WHAT TO DO:
[A] Please rewrite the F&B safety text between "Notable visible symptoms" and "are frequently cleaned/disinfected.", inclusive, substituting "face coverings" for every "masks".
[B] Translate this sentence from the F&B safety text into Spanish: "Individuals with temperatures above 38 degrees Celsius are considered to be having a fever."

TEXT FOR ANALYSIS:
Refer to go.gov.sg/gateway-overview for how to implement the SEGW and apply for a free SEGW Box.
Health checks
F&B establishments must conduct temperature screening and checks on visible symptoms for customers at entrances, and advise those with fever and/or who appear unwell to visit a doctor before turning them away. Those that only provide takeaway and/or delivery are not required to do so.
Individuals with temperatures above 38 degrees Celsius are considered to be having a fever. F&B establishments with seated diners in malls need not conduct temperature screening and checks on visible symptoms for customers if the mall is already doing so. They should however do so, if they operate outside the mall hours.
Notable visible symptoms to look out for include: (a) coughing; (b) sneezing; (c) breathlessness; and (d) a runny nose.
Cleanliness and hygiene
F&B establishments must ensure that all employees, delivery personnel and other onsite personnel wear their masks properly at all times. Employees who eat or drink onsite must wear their masks immediately after doing so. Establishments should also ensure that on-site diners wear their masks before food is served and immediately after their meals, as well as when diners move around the establishment.
F&B establishments must ensure that common spaces and items, high-touch surfaces (e.g. counters, menus), interactive components (e.g. tablets, smart kiosks) as well as play areas for children/toddlers/infants are frequently cleaned/disinfected.

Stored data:

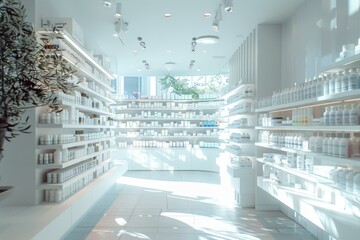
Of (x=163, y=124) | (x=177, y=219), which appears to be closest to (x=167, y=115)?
(x=163, y=124)

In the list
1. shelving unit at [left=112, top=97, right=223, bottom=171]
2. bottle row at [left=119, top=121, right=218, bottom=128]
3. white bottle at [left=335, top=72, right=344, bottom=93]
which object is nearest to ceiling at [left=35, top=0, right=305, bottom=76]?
shelving unit at [left=112, top=97, right=223, bottom=171]

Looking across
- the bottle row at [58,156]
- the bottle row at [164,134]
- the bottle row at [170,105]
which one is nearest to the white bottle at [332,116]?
the bottle row at [58,156]

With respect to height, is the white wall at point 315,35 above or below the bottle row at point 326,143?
above

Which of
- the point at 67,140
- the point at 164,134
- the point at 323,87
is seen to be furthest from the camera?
the point at 164,134

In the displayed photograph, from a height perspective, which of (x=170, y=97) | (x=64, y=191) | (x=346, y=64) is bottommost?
(x=64, y=191)

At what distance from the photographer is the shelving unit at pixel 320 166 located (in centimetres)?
257

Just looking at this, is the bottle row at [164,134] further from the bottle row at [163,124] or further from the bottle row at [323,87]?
the bottle row at [323,87]

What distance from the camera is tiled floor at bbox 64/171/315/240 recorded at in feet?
13.6

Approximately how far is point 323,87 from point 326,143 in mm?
574

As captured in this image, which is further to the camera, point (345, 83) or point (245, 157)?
point (245, 157)

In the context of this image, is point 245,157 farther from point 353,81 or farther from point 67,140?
A: point 353,81

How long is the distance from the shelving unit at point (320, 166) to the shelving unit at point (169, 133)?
553cm

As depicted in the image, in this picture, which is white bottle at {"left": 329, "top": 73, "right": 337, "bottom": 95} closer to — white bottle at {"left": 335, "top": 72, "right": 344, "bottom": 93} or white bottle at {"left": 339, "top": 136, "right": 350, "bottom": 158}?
white bottle at {"left": 335, "top": 72, "right": 344, "bottom": 93}

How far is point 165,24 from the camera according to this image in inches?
228
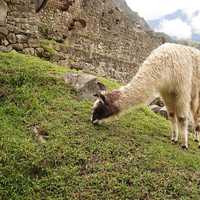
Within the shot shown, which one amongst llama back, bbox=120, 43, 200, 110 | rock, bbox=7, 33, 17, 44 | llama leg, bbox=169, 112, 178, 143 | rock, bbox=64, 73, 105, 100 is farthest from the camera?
rock, bbox=7, 33, 17, 44

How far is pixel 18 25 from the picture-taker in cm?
1055

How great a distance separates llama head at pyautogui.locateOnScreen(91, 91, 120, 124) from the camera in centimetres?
655

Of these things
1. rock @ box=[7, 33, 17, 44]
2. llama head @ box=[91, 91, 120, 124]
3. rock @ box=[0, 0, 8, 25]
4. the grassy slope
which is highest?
rock @ box=[0, 0, 8, 25]

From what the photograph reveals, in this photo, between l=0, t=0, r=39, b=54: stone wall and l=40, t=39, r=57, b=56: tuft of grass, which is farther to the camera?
l=40, t=39, r=57, b=56: tuft of grass

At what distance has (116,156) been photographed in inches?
234

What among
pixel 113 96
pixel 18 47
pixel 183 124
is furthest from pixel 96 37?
pixel 113 96

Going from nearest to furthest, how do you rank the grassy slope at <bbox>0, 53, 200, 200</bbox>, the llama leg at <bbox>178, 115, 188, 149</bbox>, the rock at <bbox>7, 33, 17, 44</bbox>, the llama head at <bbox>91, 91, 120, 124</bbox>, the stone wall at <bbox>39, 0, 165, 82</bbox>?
the grassy slope at <bbox>0, 53, 200, 200</bbox>
the llama head at <bbox>91, 91, 120, 124</bbox>
the llama leg at <bbox>178, 115, 188, 149</bbox>
the rock at <bbox>7, 33, 17, 44</bbox>
the stone wall at <bbox>39, 0, 165, 82</bbox>

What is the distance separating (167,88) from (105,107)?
3.15ft

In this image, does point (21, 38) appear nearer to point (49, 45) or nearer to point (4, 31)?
point (4, 31)

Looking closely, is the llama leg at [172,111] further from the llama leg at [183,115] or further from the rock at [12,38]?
the rock at [12,38]

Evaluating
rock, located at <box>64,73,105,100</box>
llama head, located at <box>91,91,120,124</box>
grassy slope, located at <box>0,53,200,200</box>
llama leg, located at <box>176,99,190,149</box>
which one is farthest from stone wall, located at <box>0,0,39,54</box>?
llama leg, located at <box>176,99,190,149</box>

ANSWERS TO THE EXERCISE:
[A]
Notable visible symptoms to look out for include: (a) coughing; (b) sneezing; (c) breathlessness; and (d) a runny nose.
Cleanliness and hygiene
F&B establishments must ensure that all employees, delivery personnel and other onsite personnel wear their face coverings properly at all times. Employees who eat or drink onsite must wear their face coverings immediately after doing so. Establishments should also ensure that on-site diners wear their face coverings before food is served and immediately after their meals, as well as when diners move around the establishment.
F&B establishments must ensure that common spaces and items, high-touch surfaces (e.g. counters, menus), interactive components (e.g. tablets, smart kiosks) as well as play areas for children/toddlers/infants are frequently cleaned/disinfected.

[B] Se considera que las personas con una temperatura superior a 38 grados Celsius tienen fiebre.